Work to do:
A - Please translate this sentence from the passage on place in Iranian literature into Spanish: "Of course, none of these observations are meant to carry critical or aesthetic judgment, as we do not assume the authority to pass literary critiques."
B - Answer these questions from the passage on place in Iranian literature:
(i) What year is given for Tangsir?
(ii) Which writer is paired with The Village of Sorrow?
(iii) Which artistic fields are named as places where the same phenomenon is particularly observable?

-- Start of Quoted passage --

Here, we encounter a kind of spatial depiction and an effort to grant identity to characters and literary materialities through their integration with space/time. For example, in novels and stories characterized by local, rural, or ethnic features—from Sadegh Chubak (Tangsir, 1963) to Mahmoud Dowlatabadi (The Missing Piece of Soluch (Jay-e Khaliy-e Soluch), 1979 ; Kalidar, 1978–۸۳), and from Amin Faqiri (The Village of Sorrow (Dehkade-e Pormalal), 1963) to Ahmad Mahmoud (The Fig Tree of the Temples (Derakht Anjir-e Maabed), 1993) —we mostly face an evocation of space as an attempt to recover lost or deteriorating identities. To achieve this, writers employ literary, linguistic skills and sometimes exaggerated characterizations, so as to create a unique world of their own and simultaneously present a place as they wish it “to be,” rather than as it “is.” Of course, none of these observations are meant to carry critical or aesthetic judgment, as we do not assume the authority to pass literary critiques. My discussion is purely social, aiming to understand why a convergence at the literary crossroads—between writing, history, geography, and identity elements—rarely occurs. And when it does, it often takes place in exaggerated linguistic or cognitive forms, which unfortunately complicates establishing a connection between Iranian literature and non-Iranian mental worlds, often limiting it to exotic or stereotypical forms. This phenomenon is also observable, in different ways, in other artistic fields, particularly in the visual and plastic arts.
Why place in our literature does not become a character.

-- End of Quoted passage --
-- Start of Supplied entries --

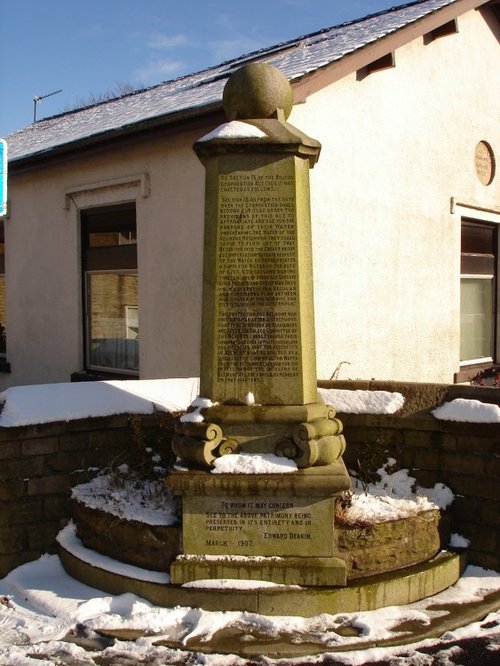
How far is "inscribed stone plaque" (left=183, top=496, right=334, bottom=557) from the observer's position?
450 cm

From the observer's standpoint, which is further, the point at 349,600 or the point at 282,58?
the point at 282,58

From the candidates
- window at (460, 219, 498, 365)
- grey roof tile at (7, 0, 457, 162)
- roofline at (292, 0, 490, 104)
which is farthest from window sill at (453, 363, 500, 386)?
grey roof tile at (7, 0, 457, 162)

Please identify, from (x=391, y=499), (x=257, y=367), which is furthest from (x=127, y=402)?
(x=391, y=499)

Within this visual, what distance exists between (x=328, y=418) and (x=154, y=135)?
16.4 feet

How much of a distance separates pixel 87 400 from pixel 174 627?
2061 millimetres

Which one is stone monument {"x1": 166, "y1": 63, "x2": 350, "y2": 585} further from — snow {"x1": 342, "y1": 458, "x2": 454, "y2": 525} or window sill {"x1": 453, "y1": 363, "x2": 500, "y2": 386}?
window sill {"x1": 453, "y1": 363, "x2": 500, "y2": 386}

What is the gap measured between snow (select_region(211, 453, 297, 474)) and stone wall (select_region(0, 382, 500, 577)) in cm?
125

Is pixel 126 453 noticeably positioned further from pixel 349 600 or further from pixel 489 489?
pixel 489 489

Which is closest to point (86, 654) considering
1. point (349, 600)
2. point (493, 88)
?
point (349, 600)

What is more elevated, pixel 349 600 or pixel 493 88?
pixel 493 88

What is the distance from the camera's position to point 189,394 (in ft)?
19.9

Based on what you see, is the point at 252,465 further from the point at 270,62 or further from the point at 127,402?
the point at 270,62

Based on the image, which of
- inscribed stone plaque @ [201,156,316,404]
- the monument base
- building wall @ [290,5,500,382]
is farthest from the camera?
building wall @ [290,5,500,382]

-- End of Supplied entries --

The responses:
A - Por supuesto, ninguna de estas observaciones pretende emitir un juicio crítico o estético, ya que no nos atribuimos la autoridad para hacer críticas literarias.

B -
(i) 1963
(ii) Amin Faqiri
(iii) The visual and plastic arts